Have you heard the story on the lady going on an "All-inclusive" trip and not bringing any clothes, explaining it was supposed to be all inclusive?
Of course you haven't, but we've all been on vacations where one or many travelers have been disappointed because their concept of what should be "free" or included isn't the same as the company selling the trip.
During estimations we have exactly the same problem; what is included and what is not? For example, if you ask your standard junior developer about an estimate there is a good chance he won't include testing, meetings, discussions, problems and any non-developer tasks. Sometimes I think the developers don't understand that my non-coding time also cost something.

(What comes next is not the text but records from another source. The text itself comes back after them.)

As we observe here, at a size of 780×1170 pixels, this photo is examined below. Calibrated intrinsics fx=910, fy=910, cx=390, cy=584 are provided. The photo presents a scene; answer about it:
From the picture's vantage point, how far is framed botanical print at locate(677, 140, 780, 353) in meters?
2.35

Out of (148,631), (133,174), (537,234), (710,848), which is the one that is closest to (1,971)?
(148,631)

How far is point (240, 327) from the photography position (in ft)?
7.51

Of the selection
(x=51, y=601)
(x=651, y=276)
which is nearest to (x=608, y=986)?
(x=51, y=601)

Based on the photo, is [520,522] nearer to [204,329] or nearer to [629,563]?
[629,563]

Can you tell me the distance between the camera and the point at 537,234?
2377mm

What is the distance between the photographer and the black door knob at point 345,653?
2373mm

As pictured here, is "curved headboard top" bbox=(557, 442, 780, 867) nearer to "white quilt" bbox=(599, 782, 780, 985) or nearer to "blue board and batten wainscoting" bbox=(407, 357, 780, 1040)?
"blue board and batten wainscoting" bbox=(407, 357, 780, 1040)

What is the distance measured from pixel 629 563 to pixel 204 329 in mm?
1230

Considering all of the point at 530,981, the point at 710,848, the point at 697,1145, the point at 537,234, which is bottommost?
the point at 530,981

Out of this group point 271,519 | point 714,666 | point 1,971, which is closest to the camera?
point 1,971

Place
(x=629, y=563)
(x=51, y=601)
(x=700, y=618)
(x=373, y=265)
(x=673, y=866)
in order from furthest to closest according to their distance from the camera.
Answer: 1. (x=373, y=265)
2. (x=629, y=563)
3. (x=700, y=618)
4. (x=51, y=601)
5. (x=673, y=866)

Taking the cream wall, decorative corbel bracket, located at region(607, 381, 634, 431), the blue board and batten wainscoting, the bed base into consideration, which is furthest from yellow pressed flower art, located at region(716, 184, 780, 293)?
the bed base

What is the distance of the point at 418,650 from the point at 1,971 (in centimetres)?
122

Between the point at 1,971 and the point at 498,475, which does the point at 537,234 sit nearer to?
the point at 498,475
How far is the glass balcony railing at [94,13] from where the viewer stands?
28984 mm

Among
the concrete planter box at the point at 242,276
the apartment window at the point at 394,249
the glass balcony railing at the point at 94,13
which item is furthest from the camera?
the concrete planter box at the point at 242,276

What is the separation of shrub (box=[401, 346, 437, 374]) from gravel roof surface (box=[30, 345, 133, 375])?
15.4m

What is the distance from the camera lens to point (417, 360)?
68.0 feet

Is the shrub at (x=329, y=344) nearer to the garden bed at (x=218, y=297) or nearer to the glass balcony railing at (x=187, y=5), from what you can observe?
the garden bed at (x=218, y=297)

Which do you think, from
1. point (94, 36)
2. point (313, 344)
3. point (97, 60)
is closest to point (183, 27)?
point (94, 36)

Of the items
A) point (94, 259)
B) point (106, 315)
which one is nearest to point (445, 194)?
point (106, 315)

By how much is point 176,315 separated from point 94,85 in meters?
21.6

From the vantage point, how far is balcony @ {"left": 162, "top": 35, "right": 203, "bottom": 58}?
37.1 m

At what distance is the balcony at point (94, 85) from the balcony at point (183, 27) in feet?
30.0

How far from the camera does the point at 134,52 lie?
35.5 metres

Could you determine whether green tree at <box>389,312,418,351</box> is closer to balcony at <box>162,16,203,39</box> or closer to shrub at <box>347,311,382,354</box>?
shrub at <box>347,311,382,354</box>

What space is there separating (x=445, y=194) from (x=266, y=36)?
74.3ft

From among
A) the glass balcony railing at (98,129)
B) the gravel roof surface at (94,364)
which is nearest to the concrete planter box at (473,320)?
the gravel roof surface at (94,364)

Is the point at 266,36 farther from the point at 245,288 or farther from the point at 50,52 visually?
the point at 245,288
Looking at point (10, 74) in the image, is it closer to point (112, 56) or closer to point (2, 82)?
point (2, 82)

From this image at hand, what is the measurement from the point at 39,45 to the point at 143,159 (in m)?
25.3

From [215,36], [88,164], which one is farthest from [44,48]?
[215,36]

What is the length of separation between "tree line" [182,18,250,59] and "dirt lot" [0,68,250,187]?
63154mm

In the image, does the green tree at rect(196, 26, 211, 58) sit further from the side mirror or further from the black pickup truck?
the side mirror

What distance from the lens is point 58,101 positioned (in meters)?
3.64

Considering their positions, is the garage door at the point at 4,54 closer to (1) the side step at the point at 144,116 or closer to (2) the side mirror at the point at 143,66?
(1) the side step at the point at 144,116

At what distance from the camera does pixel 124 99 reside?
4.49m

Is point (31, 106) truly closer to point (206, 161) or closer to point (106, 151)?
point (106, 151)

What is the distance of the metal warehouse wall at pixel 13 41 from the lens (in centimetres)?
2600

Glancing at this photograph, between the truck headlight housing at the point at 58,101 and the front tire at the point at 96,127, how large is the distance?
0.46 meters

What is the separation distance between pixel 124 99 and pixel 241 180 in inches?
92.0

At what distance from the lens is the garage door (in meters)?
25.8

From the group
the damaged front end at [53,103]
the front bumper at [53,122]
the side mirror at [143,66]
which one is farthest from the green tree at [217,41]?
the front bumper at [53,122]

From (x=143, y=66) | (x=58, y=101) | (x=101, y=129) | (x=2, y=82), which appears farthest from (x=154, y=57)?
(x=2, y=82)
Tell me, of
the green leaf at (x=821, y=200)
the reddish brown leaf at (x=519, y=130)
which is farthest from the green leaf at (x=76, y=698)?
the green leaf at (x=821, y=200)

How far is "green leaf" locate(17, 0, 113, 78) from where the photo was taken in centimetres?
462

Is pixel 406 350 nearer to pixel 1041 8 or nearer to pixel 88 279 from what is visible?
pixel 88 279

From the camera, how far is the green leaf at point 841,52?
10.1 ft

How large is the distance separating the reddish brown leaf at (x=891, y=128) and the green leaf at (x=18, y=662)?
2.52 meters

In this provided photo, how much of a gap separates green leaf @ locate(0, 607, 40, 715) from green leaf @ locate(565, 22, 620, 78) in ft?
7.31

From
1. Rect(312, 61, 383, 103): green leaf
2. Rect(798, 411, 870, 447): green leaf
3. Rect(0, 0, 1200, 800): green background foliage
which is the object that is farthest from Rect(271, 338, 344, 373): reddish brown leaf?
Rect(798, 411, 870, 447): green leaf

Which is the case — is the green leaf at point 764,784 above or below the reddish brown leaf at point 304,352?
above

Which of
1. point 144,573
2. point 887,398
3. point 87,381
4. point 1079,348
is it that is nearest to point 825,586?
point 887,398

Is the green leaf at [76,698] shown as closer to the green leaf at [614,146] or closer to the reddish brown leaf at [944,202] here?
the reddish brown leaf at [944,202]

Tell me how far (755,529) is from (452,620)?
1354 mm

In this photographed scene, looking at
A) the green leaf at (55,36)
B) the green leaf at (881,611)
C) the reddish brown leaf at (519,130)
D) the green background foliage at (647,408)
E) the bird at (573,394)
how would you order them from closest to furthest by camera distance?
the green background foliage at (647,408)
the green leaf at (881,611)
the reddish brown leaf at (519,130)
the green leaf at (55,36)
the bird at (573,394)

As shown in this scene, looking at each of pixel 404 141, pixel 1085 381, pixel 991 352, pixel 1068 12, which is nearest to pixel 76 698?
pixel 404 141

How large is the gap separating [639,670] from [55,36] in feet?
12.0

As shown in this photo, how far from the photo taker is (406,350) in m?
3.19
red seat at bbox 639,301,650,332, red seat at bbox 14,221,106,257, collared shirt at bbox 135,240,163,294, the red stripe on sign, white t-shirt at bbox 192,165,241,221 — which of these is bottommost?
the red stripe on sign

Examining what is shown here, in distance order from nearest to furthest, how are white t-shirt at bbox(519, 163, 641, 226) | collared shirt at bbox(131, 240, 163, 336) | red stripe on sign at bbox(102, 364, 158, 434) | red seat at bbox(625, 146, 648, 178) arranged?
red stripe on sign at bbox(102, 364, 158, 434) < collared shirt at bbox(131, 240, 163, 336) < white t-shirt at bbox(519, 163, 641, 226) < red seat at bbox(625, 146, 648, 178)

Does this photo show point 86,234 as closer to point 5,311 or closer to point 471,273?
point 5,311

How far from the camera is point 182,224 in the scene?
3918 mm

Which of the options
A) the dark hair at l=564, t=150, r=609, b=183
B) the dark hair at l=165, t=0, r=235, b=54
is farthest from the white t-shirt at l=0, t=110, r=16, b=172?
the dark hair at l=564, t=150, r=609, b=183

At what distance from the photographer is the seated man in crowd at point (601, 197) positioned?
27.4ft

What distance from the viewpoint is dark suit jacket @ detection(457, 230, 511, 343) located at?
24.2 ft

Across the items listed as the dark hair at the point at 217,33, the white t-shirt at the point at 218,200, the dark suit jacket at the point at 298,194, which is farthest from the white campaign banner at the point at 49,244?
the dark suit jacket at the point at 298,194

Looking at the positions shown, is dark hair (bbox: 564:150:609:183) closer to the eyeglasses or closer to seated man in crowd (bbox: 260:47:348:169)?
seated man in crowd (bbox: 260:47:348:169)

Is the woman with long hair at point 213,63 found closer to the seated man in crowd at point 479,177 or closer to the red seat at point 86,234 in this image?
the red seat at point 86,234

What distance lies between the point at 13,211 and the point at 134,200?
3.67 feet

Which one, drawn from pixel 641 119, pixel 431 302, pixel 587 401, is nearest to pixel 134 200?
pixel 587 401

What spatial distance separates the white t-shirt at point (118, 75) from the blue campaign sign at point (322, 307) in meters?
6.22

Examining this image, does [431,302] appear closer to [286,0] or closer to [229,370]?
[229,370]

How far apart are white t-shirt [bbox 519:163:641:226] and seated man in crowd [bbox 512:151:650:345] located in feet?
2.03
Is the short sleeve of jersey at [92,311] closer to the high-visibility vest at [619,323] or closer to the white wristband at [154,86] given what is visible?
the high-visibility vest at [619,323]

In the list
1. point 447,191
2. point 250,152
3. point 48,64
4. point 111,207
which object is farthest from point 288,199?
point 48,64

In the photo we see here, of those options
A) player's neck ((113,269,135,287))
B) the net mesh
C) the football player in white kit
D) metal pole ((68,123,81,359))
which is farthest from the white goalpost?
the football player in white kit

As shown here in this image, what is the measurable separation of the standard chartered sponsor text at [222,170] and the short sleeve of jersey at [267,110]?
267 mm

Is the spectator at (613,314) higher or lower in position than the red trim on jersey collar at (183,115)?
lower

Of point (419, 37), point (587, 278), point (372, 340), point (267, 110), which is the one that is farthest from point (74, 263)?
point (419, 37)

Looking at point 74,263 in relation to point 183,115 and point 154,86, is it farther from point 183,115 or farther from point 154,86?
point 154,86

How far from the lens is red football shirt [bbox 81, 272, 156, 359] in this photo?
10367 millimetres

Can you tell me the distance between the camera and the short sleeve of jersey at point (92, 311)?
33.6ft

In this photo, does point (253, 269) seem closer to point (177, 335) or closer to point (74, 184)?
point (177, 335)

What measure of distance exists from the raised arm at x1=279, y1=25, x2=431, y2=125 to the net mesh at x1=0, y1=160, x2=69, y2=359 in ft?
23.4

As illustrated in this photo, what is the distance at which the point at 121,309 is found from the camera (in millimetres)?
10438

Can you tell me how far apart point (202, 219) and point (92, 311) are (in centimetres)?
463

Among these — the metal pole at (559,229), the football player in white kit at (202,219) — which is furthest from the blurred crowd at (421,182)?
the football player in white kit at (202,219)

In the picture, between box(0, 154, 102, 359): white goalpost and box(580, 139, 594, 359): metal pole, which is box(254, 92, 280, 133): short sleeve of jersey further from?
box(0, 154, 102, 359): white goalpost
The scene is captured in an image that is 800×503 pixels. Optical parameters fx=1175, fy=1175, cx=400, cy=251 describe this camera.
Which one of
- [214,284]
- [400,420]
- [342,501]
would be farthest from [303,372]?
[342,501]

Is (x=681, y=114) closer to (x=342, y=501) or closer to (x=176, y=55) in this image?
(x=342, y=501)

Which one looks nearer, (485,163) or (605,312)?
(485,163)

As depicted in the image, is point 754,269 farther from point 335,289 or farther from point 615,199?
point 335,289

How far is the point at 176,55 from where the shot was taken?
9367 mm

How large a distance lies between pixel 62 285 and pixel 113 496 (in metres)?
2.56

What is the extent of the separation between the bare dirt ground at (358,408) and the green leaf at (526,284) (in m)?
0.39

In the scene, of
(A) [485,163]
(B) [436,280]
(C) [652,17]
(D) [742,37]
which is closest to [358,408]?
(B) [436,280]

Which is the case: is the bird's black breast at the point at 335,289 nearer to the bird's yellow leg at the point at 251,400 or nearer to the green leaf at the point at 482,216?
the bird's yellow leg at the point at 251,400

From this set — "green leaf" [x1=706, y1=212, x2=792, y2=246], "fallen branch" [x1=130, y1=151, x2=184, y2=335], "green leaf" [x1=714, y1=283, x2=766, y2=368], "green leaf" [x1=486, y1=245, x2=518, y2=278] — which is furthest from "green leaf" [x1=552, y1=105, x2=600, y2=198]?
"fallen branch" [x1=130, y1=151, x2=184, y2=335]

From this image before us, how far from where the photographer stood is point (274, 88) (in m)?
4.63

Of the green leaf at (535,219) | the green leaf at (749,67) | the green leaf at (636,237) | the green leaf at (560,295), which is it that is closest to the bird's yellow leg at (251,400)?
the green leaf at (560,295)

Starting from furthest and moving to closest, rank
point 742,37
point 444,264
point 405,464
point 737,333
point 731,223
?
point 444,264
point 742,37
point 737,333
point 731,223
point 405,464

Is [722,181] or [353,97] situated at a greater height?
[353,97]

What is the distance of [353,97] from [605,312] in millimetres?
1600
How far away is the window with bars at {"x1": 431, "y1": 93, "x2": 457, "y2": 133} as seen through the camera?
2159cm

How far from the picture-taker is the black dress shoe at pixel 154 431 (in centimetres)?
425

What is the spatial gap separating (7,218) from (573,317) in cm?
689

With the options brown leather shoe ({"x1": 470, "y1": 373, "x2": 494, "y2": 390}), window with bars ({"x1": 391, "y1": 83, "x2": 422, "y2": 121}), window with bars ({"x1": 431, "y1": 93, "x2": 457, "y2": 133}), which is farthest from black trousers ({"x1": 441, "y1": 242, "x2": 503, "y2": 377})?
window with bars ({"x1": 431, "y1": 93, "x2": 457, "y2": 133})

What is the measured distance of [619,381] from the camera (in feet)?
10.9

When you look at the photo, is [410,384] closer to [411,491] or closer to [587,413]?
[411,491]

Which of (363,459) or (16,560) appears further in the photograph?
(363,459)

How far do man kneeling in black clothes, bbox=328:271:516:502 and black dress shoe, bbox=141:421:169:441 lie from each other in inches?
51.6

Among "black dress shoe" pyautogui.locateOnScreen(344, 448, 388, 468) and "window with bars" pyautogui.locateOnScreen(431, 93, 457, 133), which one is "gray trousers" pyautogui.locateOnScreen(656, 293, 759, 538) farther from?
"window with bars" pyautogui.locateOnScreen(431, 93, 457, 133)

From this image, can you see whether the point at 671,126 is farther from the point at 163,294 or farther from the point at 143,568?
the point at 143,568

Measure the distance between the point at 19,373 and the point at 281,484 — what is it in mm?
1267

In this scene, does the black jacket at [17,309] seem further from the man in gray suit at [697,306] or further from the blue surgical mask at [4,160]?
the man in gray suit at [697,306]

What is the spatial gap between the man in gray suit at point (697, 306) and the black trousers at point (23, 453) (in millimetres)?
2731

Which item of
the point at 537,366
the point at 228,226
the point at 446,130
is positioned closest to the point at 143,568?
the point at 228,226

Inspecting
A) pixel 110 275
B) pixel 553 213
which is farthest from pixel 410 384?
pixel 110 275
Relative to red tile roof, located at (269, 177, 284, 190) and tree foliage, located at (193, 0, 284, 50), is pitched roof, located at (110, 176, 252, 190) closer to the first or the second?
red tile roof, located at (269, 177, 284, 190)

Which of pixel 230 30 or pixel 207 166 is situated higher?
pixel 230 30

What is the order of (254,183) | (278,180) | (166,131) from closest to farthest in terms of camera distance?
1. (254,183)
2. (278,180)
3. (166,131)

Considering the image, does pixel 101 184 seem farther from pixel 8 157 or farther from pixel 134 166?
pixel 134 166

The first sprints we spend ages trying to come up with a good estimate. But it's all for nothing. Of course you can estimate a simple story like include a new simple attribute to a concept, but anything more complicated than that soon turns into a guessing game. So, our focus on the sprint start is rather:
  1. Which objectives do we have?
  2. What is the exit criteria of the different objectives. If there are many exit criteria, which ones are mandatory (if we don't have that, the objective will be completely and utterly useless) and how are they prioritized.
  3. What is the budget for each objective?
  4. What is the initial estimate of how we're going to work?
  5. Who will focus on the different objectives?
  6. Who will be responsible for tracking the exit criteria?
Ok, this is probably not classic SCRUM, but we've found that getting an understanding in the team for what we're going to do is the important thing for a sprint start and guessing games are just waste.